Solved – Binary logistic regression with multiple independent variables

binary datalogisticregressionseparation

I have a group of 196 patients. I want to know if infection (the outcome, or dependent variable) depends on other variables. I am running a binary logistic regression with 8 independent variables (age, gender, type of surgery—6 different types, type of fixation, type of antibiotics). The categorical variables are automatically put into dummies by SPSS.

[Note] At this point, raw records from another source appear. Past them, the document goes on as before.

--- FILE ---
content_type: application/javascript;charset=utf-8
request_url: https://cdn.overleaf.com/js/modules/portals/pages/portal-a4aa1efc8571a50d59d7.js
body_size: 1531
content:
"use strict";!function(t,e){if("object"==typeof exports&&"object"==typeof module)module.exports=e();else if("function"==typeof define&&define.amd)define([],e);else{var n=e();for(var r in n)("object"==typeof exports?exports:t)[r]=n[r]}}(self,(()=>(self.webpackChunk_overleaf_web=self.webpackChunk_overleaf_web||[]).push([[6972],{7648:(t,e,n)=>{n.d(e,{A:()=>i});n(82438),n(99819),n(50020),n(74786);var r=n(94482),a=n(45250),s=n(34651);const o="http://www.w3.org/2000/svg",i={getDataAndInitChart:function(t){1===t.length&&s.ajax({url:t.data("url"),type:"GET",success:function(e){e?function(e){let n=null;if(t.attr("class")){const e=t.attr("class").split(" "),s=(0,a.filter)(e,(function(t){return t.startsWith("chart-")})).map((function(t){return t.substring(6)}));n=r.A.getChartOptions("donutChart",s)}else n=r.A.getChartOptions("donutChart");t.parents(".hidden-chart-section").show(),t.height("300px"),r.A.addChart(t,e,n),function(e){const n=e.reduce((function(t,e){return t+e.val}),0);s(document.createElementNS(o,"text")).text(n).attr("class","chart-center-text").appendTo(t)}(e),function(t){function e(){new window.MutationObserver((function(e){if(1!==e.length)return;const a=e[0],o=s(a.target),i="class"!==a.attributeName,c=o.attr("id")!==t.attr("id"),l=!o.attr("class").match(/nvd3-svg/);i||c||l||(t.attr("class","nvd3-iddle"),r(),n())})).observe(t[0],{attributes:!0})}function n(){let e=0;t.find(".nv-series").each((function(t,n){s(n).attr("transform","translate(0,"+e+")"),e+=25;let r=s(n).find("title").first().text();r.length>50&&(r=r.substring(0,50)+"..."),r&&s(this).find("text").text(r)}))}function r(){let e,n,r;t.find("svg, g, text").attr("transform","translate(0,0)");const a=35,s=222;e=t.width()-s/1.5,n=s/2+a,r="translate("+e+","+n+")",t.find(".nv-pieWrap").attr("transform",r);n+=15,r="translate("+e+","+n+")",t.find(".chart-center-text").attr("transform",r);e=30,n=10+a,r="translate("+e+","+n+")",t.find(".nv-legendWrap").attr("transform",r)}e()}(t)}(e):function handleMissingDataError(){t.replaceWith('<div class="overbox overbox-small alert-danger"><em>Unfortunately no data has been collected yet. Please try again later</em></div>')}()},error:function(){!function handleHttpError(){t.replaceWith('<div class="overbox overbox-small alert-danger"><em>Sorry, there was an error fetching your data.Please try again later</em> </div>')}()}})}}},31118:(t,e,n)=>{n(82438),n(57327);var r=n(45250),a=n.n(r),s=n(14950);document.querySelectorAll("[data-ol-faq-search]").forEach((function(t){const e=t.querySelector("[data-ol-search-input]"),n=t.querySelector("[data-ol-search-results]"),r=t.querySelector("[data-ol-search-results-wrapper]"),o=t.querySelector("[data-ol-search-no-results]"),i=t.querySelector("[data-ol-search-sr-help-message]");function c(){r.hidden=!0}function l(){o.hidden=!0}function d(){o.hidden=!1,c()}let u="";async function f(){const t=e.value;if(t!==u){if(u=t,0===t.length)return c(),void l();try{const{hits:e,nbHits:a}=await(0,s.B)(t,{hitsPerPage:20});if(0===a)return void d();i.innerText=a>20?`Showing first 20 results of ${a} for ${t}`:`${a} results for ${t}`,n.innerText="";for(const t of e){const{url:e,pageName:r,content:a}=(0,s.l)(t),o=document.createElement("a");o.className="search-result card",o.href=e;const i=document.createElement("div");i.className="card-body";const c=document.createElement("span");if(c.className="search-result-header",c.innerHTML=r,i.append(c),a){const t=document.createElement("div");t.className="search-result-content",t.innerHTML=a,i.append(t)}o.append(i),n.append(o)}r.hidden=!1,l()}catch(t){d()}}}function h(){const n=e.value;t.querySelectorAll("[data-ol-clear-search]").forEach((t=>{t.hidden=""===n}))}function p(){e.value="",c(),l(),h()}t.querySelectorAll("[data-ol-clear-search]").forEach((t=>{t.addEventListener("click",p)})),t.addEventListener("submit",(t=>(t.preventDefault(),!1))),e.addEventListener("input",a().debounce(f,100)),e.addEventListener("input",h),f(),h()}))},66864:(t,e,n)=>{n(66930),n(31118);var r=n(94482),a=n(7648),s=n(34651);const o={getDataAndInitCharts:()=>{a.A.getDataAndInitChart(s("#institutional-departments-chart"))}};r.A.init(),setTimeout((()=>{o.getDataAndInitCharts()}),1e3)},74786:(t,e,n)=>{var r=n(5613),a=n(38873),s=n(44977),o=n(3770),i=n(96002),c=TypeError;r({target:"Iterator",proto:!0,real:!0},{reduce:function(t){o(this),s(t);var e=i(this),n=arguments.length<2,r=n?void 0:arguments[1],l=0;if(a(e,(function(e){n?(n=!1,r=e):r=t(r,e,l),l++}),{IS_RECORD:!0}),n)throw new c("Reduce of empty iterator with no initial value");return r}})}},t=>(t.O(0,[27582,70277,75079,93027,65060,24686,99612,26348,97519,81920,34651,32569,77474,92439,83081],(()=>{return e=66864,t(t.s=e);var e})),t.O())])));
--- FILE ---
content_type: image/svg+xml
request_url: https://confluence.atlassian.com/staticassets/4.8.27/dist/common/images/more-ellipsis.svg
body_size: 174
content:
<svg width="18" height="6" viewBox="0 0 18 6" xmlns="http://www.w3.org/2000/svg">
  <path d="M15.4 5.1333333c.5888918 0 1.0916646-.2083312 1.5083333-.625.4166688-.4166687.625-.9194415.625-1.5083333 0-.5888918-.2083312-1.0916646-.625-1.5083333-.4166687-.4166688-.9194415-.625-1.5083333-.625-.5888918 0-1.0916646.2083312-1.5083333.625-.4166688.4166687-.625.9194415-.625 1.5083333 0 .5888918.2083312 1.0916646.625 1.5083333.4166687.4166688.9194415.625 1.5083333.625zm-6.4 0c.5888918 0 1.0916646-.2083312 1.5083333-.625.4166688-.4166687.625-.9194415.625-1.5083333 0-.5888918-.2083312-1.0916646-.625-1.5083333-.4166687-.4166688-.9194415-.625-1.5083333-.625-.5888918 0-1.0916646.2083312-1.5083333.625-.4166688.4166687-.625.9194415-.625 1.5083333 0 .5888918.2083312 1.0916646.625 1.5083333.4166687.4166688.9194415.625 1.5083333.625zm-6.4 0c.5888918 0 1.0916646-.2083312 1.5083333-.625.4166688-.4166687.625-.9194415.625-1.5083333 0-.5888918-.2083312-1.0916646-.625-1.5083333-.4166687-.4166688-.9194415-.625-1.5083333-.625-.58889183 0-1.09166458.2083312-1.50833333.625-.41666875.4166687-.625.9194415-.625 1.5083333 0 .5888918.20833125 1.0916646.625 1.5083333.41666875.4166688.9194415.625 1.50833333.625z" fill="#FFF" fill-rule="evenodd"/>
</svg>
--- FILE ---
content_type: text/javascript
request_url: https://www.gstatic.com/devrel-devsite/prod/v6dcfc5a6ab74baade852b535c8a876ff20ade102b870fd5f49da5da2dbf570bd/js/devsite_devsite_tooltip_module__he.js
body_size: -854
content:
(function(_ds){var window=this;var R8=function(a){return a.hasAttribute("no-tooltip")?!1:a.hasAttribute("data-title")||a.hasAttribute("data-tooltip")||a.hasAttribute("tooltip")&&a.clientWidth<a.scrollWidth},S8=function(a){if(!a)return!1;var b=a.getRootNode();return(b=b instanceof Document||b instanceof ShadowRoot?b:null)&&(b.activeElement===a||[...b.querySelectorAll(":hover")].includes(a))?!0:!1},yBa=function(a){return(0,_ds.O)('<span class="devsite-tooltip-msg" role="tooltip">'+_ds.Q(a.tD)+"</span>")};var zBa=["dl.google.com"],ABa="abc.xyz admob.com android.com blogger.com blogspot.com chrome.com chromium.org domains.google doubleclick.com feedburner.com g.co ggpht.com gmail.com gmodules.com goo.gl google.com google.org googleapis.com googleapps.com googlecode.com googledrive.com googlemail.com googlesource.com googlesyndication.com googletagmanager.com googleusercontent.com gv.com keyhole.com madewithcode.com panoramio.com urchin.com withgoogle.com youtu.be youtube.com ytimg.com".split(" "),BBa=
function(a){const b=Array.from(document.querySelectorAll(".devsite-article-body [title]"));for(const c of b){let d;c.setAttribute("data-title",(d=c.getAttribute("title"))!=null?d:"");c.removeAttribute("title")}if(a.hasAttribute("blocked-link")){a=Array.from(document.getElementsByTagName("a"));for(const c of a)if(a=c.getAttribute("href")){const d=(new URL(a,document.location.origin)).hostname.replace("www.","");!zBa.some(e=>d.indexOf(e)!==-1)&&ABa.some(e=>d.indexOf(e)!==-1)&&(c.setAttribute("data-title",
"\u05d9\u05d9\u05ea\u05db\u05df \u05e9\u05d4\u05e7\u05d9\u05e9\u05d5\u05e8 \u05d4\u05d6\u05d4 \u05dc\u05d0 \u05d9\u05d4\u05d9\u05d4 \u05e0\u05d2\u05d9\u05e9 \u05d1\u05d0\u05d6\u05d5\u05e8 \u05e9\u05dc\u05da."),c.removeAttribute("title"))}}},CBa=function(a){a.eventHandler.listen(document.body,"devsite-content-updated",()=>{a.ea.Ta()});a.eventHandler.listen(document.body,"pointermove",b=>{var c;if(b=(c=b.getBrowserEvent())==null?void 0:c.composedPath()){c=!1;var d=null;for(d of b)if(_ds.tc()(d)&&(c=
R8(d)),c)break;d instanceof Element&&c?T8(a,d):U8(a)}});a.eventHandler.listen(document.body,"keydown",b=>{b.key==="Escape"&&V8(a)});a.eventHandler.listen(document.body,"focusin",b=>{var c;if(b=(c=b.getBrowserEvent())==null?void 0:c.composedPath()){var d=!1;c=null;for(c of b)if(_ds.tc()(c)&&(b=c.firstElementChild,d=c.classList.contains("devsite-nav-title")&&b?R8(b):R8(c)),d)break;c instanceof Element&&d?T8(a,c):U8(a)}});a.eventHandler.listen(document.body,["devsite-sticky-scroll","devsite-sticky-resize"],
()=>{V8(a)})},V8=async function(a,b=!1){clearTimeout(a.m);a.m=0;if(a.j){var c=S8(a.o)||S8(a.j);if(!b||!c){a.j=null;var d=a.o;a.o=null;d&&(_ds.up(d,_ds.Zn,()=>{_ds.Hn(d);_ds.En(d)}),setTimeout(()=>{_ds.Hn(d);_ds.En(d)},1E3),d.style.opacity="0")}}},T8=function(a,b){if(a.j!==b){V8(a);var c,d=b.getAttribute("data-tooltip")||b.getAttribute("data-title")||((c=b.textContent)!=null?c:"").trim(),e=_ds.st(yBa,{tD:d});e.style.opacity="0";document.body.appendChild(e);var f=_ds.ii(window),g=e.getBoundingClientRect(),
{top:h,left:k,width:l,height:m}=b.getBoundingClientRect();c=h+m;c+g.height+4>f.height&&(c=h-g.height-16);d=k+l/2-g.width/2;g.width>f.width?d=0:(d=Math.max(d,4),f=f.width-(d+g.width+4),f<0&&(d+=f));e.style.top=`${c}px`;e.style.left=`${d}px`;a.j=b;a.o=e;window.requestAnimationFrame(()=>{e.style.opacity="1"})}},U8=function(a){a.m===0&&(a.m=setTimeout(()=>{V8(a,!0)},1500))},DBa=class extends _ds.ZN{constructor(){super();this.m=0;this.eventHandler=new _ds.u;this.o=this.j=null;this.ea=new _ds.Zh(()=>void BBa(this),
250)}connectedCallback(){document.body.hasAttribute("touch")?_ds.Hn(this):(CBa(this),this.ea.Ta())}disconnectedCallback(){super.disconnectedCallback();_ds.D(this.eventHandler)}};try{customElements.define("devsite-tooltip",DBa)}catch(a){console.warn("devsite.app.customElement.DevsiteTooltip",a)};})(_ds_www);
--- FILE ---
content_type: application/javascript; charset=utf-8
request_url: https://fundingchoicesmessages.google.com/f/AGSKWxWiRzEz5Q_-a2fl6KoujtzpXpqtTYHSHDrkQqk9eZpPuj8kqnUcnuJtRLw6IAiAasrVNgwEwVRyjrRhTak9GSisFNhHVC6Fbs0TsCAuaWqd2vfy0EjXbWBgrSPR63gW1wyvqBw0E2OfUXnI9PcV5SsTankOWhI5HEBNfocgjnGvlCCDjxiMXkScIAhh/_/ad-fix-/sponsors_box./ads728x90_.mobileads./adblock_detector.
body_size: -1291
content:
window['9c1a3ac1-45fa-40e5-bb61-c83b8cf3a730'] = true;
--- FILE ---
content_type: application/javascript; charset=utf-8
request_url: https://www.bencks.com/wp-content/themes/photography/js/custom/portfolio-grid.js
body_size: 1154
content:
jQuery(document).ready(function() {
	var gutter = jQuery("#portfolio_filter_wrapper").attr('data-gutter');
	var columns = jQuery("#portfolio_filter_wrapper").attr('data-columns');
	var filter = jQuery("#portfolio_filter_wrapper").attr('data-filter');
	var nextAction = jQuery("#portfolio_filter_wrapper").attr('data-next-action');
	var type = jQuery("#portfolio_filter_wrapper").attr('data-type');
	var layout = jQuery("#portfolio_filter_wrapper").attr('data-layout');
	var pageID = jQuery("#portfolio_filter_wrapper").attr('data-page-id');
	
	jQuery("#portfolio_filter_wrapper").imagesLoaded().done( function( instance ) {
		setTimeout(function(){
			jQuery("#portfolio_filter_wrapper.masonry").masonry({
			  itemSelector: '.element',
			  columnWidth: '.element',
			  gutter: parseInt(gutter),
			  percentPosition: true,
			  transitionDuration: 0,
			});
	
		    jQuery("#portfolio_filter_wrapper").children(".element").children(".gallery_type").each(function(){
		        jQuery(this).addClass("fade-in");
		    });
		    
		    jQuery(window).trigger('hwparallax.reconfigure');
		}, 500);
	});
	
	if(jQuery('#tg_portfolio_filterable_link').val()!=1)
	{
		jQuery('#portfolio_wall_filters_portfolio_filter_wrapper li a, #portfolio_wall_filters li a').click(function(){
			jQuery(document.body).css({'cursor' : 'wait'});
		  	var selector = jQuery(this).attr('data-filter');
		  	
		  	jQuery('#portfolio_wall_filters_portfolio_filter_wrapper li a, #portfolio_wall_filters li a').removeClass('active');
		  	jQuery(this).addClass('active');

Some of my categorical variables have low frequencies (<5).

Can I run a binary logistic regression? Are the results reliable?

I have no categories with 0 patients, only some with only 1 or 2 patients. So I ran the regression and SPSS gives me the output above. Can I say that TRTCD2 and QSORRES are statistically significant? And that the p value or 1 or almost 1 are due to the small frequencies in this group?

enter image description here

Best Answer

At the heart of binary logistic regression is the estimation of the probability of an event. As detailed in RMS Notes 10.2.3 the minimum sample size needed just to estimate the intercept in a logistic model is 96 and that still results in a not great margin of error of +/- 0.1 in the estimated (constant) probability of event. If you had a single binary predictor the minimum sample size is 96 per each of the levels. So your sample size is insufficient for the task at hand. Not that p-values do not help this situation in any way.